BT has announced the next phase of its fibre broadband rollout, which will bring fibre access to 1.2 million extra homes and businesses in Scotland, the Midlands, the north east and north west of England.
BT's wholesale arm Openreach will upgrade 99 new exchanges by around spring next year to deliver fibre broadband to 600,000 premises, and reach a further 600,000 with "infill" work on areas it has previously announced, BT said on Tuesday.
The telco added it is looking at "alternative solutions" for premises in the areas covered by the exchanges that, for reasons of network topography or low return on investment, won't be able to get fibre access. Among the possible alternative solutions being considered are cellular options such as 4G LTE, as well as satellite and white-space broadband.
The 99 additional exchanges announced today will bring BT's total in the UK to around 1,700, covering 19 million premises. Around 13 million homes and businesses are now within range of its fibre network, according to BT.
When all the announced exchanges are live, BT will have met its target of delivering fibre broadband to two-thirds of the UK without government funding.

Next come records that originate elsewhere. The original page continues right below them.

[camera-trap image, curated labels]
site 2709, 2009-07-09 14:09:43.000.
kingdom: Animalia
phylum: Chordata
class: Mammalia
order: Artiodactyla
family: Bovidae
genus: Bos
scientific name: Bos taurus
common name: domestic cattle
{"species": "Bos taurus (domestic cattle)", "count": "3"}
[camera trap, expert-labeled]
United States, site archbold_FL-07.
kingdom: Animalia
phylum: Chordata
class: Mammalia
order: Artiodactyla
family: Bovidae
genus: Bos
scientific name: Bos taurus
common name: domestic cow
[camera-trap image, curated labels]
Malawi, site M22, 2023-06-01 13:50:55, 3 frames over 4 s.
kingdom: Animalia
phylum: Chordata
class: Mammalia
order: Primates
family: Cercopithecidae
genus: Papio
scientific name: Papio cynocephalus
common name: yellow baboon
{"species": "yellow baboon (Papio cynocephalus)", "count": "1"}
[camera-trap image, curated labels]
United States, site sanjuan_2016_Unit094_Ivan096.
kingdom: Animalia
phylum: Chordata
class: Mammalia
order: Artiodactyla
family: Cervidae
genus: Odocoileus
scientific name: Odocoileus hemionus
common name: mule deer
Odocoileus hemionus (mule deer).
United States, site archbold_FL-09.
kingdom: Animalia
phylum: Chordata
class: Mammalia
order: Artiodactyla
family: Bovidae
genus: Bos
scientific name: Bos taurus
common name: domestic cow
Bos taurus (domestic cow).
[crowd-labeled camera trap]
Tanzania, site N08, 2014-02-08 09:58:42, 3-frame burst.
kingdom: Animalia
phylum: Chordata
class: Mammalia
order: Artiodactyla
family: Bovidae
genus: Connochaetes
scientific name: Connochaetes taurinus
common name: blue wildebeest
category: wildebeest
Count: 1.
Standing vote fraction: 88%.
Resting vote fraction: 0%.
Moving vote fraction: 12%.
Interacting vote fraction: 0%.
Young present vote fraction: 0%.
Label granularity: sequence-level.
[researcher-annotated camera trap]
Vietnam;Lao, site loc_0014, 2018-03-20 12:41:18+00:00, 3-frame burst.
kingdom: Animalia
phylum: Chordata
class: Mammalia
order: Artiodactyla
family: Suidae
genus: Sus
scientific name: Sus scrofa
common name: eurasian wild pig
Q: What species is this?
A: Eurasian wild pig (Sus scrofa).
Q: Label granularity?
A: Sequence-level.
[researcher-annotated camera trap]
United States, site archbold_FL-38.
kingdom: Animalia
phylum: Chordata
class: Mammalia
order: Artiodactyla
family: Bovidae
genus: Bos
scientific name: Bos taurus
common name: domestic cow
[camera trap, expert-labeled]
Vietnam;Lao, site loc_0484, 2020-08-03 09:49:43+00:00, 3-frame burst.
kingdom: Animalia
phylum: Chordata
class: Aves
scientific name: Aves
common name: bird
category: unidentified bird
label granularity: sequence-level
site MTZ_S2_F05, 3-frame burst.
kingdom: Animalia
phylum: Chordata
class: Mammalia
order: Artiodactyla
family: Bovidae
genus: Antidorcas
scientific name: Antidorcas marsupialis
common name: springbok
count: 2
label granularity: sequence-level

BT will also look to extend its rollout to other regions — most likely to be rural areas where the economics of delivering broadband don't stack up for commercial providers — using public funds administered by BDUK. BT said it is now beginning to identify additional exchanges that will get fibre with local authorities, using BDUK funding.
Openreach's fibre-to-the-cabinet offerings give download speeds of up to 80Mbps and upload speeds of up to 20Mbps, leaving speed and price discrimination to retail service providers.
Openreach will make its FTTP service, which tops out at 330Mpbs, commercially available on demand from spring 2013. The price to service providers, in addition to a one-off installation levy, has been set at £38 a month.